FASTQ files were aligned using Bowtie2 (42) using default parameters. Resulting BAM files were sorted using SAMtools and duplicates were removed (43). Bedgragh files were made using BEDTools (44) and the reads normalized to RPM. For calculating the change in global H3K27Me3 and H3K27ac total read count between modification and H3.3 was calculated, and the change from early time points (4 and 8) to 72 h was calculated. Further analysis of our mESCs was done in MATLAB. In short, data from Bed files was loaded and (apart of chromosome 8) we renormalized the total number of reads to mapped reads. We analyzed the genome in resolution of 200 bp. Gene location data was taken from UCSC table browser and used for calculating Heatmaps, H3.3 profiles around TSS and genic distribution of H3.
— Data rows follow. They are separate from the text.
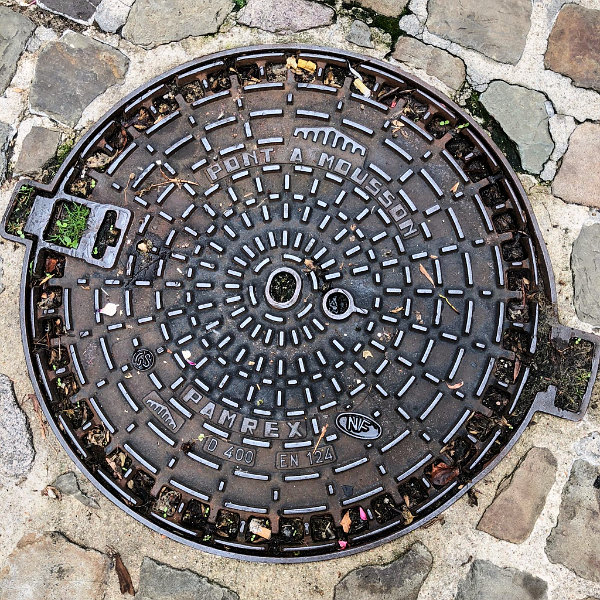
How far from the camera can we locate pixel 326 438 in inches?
118

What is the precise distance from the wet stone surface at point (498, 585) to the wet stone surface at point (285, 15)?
3.65 metres

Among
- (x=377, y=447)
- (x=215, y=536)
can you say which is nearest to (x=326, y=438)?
(x=377, y=447)

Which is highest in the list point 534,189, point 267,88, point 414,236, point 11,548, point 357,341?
point 267,88

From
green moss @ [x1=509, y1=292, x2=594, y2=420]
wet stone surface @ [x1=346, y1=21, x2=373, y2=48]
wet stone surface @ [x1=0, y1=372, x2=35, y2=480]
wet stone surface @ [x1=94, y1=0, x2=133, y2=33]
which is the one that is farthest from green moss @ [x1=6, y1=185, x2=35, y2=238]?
green moss @ [x1=509, y1=292, x2=594, y2=420]

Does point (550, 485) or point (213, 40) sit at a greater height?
point (213, 40)

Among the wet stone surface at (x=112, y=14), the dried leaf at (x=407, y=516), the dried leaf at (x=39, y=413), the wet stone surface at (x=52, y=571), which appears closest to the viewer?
the dried leaf at (x=407, y=516)

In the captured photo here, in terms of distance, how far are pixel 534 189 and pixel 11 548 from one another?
160 inches

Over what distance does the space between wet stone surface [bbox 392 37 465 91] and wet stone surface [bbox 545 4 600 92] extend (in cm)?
61

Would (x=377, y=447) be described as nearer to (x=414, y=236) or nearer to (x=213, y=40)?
(x=414, y=236)

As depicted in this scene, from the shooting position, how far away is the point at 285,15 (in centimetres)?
339

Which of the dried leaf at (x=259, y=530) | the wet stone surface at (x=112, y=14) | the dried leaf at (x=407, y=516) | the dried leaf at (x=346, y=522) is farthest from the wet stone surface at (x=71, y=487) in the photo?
the wet stone surface at (x=112, y=14)

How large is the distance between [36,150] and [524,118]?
10.8ft

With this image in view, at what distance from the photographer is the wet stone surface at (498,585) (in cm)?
299

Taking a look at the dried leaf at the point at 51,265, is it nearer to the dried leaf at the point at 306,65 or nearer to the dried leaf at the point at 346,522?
the dried leaf at the point at 306,65
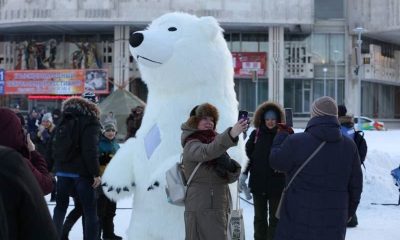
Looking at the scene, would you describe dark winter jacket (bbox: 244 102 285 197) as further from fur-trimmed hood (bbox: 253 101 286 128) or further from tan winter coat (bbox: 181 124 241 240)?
tan winter coat (bbox: 181 124 241 240)

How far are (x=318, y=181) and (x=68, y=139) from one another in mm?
2527

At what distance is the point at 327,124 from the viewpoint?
138 inches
Plots of H3.3 metadata from Human cell (45), were made using deepTools2 (46).

RNA-seq analysis

FASTQ files were aligned to the mouse reference genome (mm9) using STAR (version 2.7.1) allowing up to 10 mismatches. The output was normalized to transcripts per million (TPM). Counts files were made. For genes with few variants, the expression level was accounted as the expression of the variant with the maximal expression. Although e-karyotyping did not detect any abnormalities, cytogenetic karyotyping of our cells revealed a potential duplication in chromosome 8 within all our clones. Therefore, to ensure duplication-based bias, chromosome 8 was excluded from all analyses.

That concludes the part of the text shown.